Hopefully, everyone can see the clear linear feature running from the SE to the NW.  This is Watling Street, the main road from London to Chester.  As one might expect just near to the gate (which was robbed and then excavated, and lies in the trees), there appear to be lots of little buildings along the road which show as white lines against the mid-grey background. What is more curious is the rather different look of that background: much less even and more noisy. I’m not sure why, yet.  The field certainly feels different: flatter, slightly different vegetation, and is obviously closer to the river.  Perhaps we have moved from chalk to the river gravels?  I must check the geology map…

The GPR has been doing lots of bitty blocks around the edge of last year’s survey area.  Rather than hold-up the posting of the mag data, I thought I would do the GPR later when I have dropped all the different areas on to Google Earth.

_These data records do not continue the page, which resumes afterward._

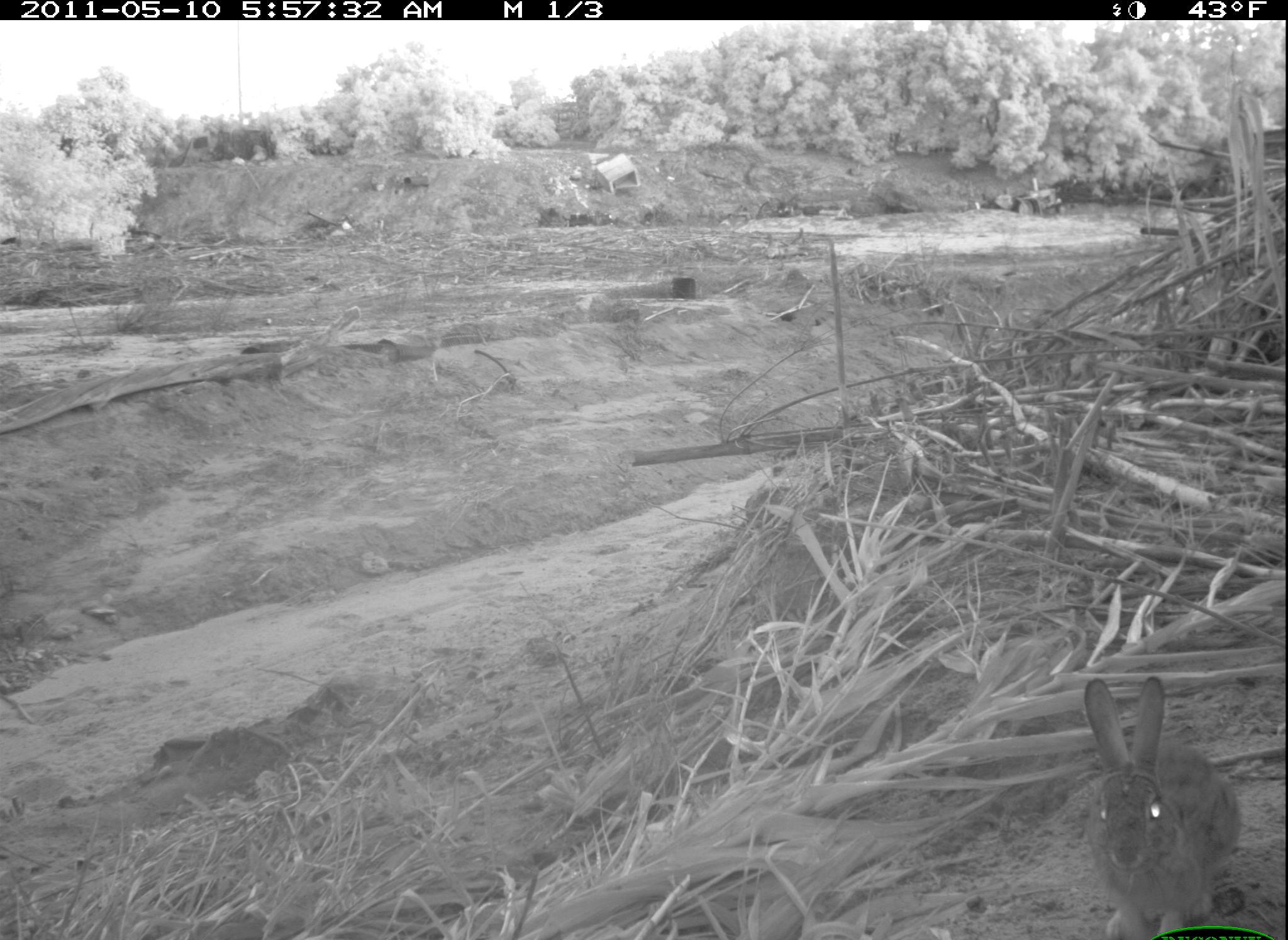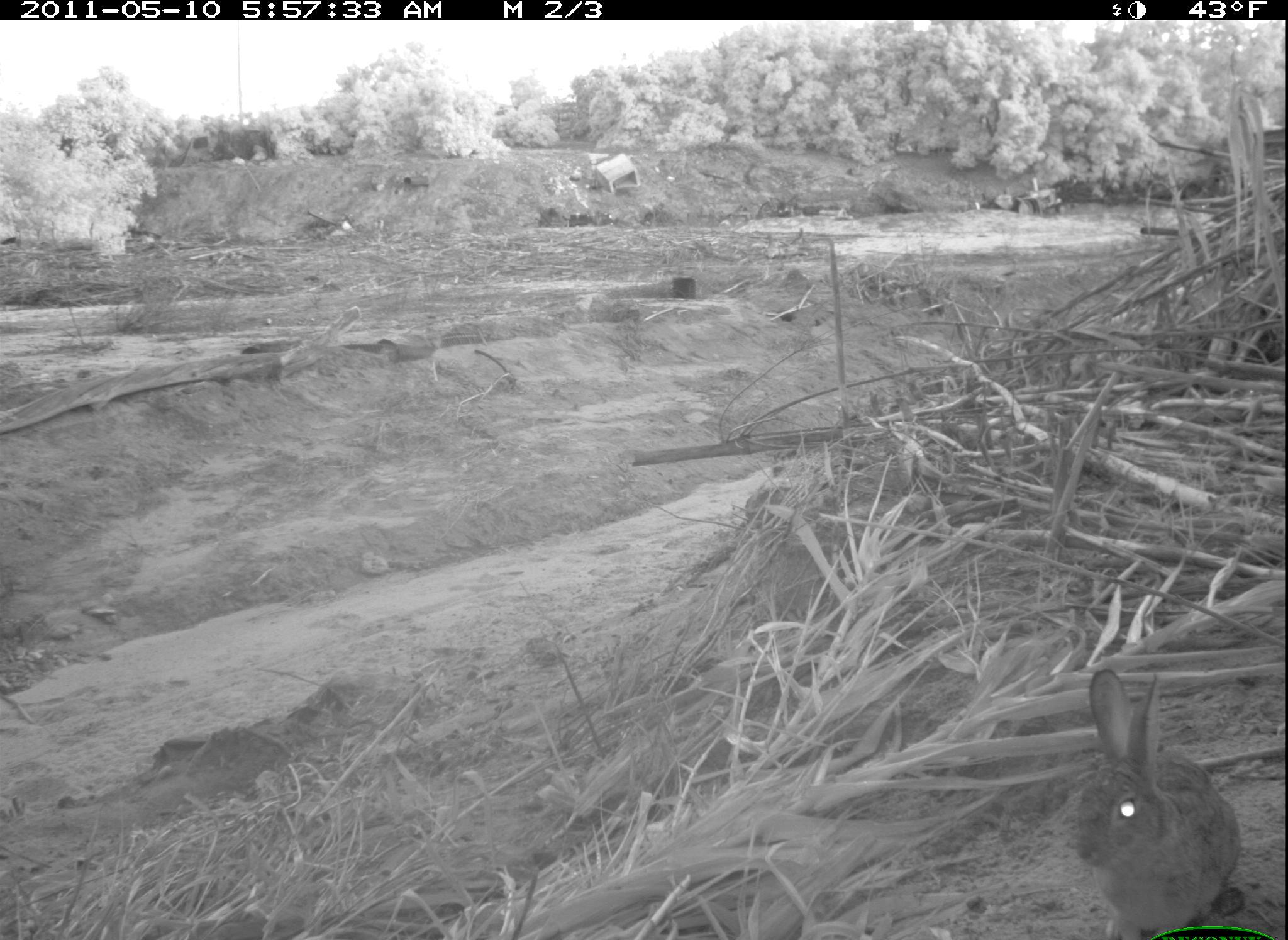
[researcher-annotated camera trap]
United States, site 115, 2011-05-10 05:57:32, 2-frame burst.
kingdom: Animalia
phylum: Chordata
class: Mammalia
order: Lagomorpha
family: Leporidae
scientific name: Leporidae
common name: rabbits and hares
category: rabbit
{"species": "rabbit (rabbits and hares) (Leporidae)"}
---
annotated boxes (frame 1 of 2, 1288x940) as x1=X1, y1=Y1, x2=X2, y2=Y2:
rabbit: x1=1061, y1=664, x2=1254, y2=940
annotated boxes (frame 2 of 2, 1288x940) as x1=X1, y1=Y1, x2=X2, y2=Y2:
rabbit: x1=1058, y1=652, x2=1253, y2=940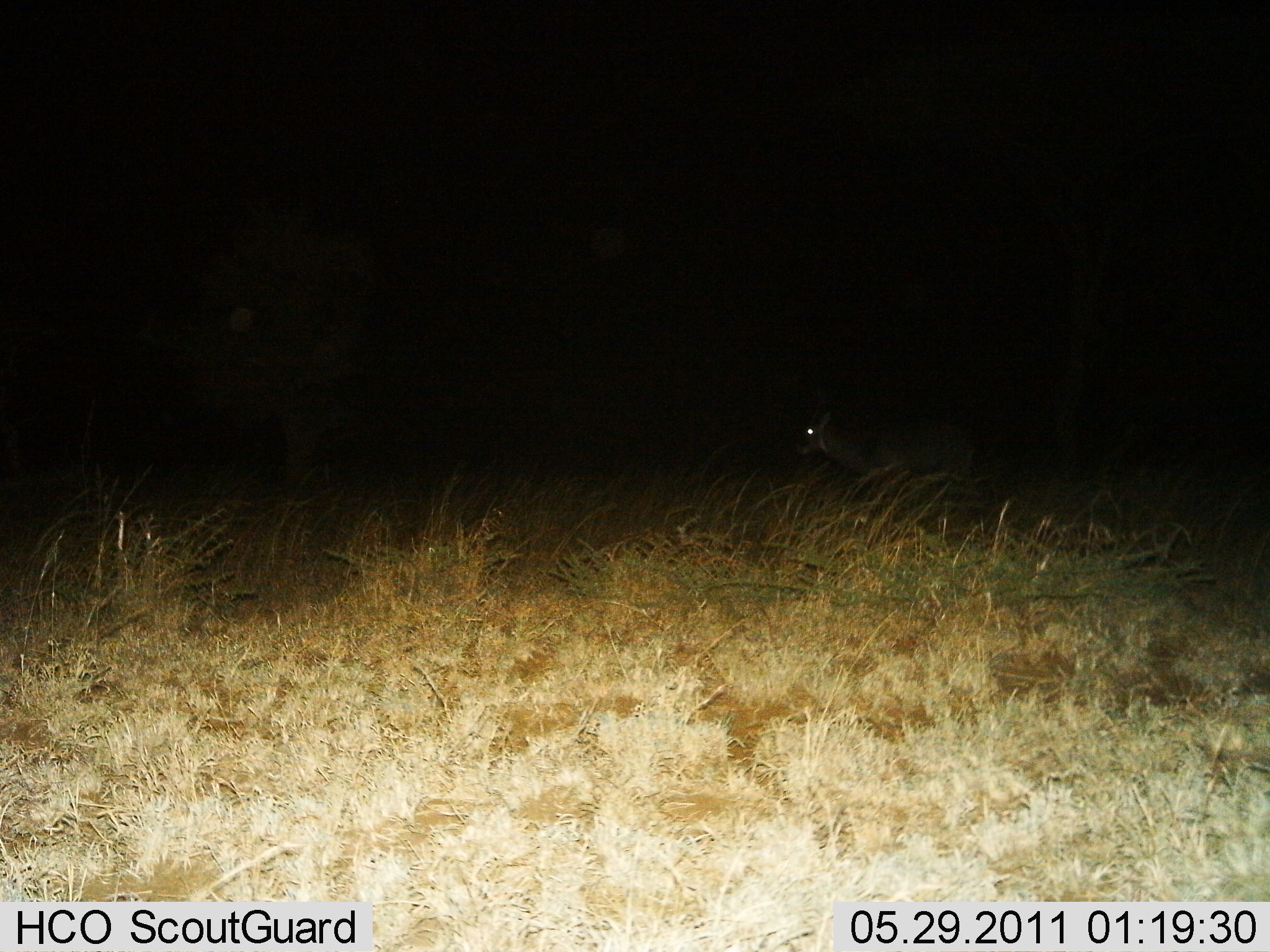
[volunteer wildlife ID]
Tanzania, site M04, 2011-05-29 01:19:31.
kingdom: Animalia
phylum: Chordata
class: Mammalia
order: Artiodactyla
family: Bovidae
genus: Nanger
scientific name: Nanger granti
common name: grant's gazelle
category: gazellegrants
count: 1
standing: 100%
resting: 0%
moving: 0%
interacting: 0%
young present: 0%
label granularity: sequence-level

Thanks to everyone who helped today, especially Graeme for acting as my driver and go-fer as I limped around the field  (don’t ask!), and Ruth for helping transport all the equipment.

 

Done it!

The mag team have completed the Theatre Field. Yay!

The mag survey of the theatre field, complete.

The mag survey of the theatre field, complete.

Congratulations everybody.  It is quite an achievement.

A detail of the area surveyed on day 29.

A detail of the area surveyed on day 29.

The detail above shows that the very north end of this field is quite busy.  This is unsurprising being right next to the Chester Gate.  The sinuous ditch, or should we just call it the aqueduct?, leaves the town about 50m away from the gate.  Unfortunately, it goes straight into woodland. Hopefully, we may get a chance one day to look for it the other side of the wall.  Rosalind Niblett traced what she thinks is the aqueduct from aerial photographs all the way the valley to Redbourne.

The mag team also started in the next field, but I’ll report on that when there is a little more completed.  The res team struggled with the hard, dry ground conditions and managed another two grid squares.  We will have to stop doing res until we have had some rain.  There is some forecast tomorrow.  The GPR team also completed two areas.  I wanted to post the completion of the field, so I’ll report on everything else this evening.